The Book of Birmingham
I had lived in Birmingham for a year before moving to work with Comma in Manchester, and ‘The Book of Birmingham’ was the first title that I began to publicize. The relationship that I had built with the city of Birmingham the year before was a confusing one. I had spent a lot of time there wondering why everything felt so disconnected; why, as numerous and driven as they were, its creative organisations seemed so scattered and hidden, and why, as ethnically and culturally diverse as the population was, these various communities often still felt separated from one another. Moving around the city could be like hopping from one island to another, as though one side of the street was almost invisible to its opposite neighbor. I was in Birmingham to study Film Production and, alongside these emotional observations, I was learning from those I worked with that the city was largely neglected by the film and television sector. I started to piece older ideas together with these new ones, things picked up as a person growing up in the Midlands; that the Brummie accent was a horrible thing to hear, that you ought to keep your wits about you in Birmingham, that there really wasn’t much to be there for other than to shop in the Bullring. When I spoke to other people in Birmingham about this sensation of a disjointed and misconstrued place, there was large agreement, but we could never quite put a finger on the conception or reason.

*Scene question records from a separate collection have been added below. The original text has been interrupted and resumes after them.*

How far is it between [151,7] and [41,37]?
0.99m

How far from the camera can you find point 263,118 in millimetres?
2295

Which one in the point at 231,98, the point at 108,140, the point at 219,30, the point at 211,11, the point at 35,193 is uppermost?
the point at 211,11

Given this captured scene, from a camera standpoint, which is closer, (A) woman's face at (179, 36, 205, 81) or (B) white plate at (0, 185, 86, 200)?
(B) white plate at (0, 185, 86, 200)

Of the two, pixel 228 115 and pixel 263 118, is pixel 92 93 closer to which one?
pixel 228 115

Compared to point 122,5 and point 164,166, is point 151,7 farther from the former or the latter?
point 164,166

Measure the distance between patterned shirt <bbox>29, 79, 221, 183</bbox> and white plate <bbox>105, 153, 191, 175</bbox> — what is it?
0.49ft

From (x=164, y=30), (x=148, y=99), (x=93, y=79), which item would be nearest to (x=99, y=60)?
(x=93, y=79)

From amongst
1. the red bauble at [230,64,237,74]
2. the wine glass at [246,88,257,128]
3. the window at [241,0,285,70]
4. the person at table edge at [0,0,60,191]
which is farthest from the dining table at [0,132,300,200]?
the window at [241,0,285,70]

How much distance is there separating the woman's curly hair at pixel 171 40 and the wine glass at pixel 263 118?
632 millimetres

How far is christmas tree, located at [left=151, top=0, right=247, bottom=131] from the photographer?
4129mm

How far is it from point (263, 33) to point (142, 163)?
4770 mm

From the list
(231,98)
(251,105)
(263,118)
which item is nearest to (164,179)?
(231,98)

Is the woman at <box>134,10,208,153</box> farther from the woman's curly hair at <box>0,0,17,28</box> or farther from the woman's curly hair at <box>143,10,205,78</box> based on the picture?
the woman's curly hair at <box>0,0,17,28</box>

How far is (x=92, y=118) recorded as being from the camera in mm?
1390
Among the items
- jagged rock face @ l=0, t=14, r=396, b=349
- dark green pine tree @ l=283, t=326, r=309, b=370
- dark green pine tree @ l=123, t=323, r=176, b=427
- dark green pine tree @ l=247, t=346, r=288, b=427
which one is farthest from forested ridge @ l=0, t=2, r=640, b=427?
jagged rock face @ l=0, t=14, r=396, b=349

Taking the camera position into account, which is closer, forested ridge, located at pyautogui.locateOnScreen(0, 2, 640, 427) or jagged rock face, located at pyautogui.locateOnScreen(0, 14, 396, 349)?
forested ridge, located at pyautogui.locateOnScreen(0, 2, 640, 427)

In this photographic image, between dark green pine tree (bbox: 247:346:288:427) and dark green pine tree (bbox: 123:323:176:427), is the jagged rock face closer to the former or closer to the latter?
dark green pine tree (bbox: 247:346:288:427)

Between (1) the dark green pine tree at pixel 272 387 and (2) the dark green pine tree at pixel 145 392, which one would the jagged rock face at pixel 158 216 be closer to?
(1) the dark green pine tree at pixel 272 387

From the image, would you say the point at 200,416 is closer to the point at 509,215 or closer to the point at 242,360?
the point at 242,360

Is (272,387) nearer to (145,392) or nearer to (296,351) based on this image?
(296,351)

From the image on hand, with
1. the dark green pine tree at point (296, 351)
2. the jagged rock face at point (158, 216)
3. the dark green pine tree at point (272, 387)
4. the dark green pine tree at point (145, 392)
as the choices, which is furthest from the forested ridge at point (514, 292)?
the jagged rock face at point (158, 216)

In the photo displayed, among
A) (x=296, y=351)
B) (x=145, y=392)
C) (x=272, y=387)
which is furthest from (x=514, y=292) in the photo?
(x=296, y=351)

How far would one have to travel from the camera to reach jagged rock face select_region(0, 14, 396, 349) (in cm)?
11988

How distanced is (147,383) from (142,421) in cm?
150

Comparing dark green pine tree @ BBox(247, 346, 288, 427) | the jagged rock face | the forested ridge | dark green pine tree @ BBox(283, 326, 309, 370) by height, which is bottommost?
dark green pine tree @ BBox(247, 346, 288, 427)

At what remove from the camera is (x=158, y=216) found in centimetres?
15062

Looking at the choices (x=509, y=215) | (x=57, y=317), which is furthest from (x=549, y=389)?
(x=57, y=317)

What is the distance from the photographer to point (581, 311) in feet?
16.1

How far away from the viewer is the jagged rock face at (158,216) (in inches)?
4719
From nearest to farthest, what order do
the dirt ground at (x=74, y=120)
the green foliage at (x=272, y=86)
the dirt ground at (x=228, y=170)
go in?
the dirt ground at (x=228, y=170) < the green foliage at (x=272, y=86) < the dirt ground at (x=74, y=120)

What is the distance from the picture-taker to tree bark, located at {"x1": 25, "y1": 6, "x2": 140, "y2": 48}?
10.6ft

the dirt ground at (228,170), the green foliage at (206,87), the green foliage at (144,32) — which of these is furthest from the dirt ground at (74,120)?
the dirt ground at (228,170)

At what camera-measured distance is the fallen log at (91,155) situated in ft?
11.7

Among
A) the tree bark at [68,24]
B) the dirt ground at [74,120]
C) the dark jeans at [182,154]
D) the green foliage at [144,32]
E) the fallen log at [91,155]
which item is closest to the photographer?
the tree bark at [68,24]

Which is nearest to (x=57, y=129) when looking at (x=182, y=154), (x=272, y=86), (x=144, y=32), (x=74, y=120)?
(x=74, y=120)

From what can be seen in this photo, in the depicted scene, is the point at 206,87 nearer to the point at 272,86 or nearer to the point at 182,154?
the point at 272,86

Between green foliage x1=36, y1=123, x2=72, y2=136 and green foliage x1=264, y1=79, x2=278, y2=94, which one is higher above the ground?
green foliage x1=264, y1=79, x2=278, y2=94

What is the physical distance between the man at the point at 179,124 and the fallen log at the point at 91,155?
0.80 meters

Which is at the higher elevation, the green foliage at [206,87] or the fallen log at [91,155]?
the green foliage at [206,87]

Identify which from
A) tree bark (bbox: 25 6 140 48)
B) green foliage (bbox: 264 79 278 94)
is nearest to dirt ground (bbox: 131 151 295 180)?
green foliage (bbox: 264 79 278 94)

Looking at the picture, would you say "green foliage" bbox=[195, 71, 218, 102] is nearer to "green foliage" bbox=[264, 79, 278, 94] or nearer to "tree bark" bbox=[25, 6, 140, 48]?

When I read Kavita’s introduction to this collection, things began to click into place, loudly and firmly. Her explanation of the ‘ring of complex, conflicting and often neglected neighbourhoods’ comprised of varying immigrated communities from across origins and generations, and a mistreated and misinformed white working class, which circles the city centre, ‘a never-ending work-in-progress, constantly in flux, endlessly undergoing ‘development’.’ Kavita seemed to be sketching the Birmingham in my mind’s eye onto the pages when she continued to describe this gentrification of the centre, which was like watching money being pumped into money as if to try and compensate for its less than appealing reputation ‘like a done-up front room for guests, hoping all this expensive new furniture will finally enable Birmingham to live up to its ‘second city’ status.’ Instead, this airbrushing and overfeeding of the centre has served to muscle out the city’s long-standing settlers with less money than is needed to afford this new housing, dining, entertainment and people seem to move around each other in a contrasting bustle of much separated selves.
The stories Kavita Bhanot has compiled in ‘The Book of Birmingham’ then, are a way of knocking down the illusions which surround the city and make the truth of it inaccessible to people from the outside. Instead, these stories invite passing visitors (or readers) into local experiences, opening doors to very specific pockets of time and place within the city’s recent history that they otherwise would not see for all the demonising headlines and glaring canal side apartments. Bound together as they are, these stories of interracial coupling in 1960s Smethwick, social affluence between generations of immigrants, rumours, tensions, desires and surrealism, complete a jigsaw of Birmingham that tells real versions of real people from a long made-up location. After reading this collection, the next time you walk through Birmingham it will be softer; you’ll live the moment of realisation as with a new friend when you both find that you’re comfortable in sharing the depths of your lives. And you’ll hear no bad word said about them; rather, you’ll urge the understanding that everybody carries a history, some more complicated than others.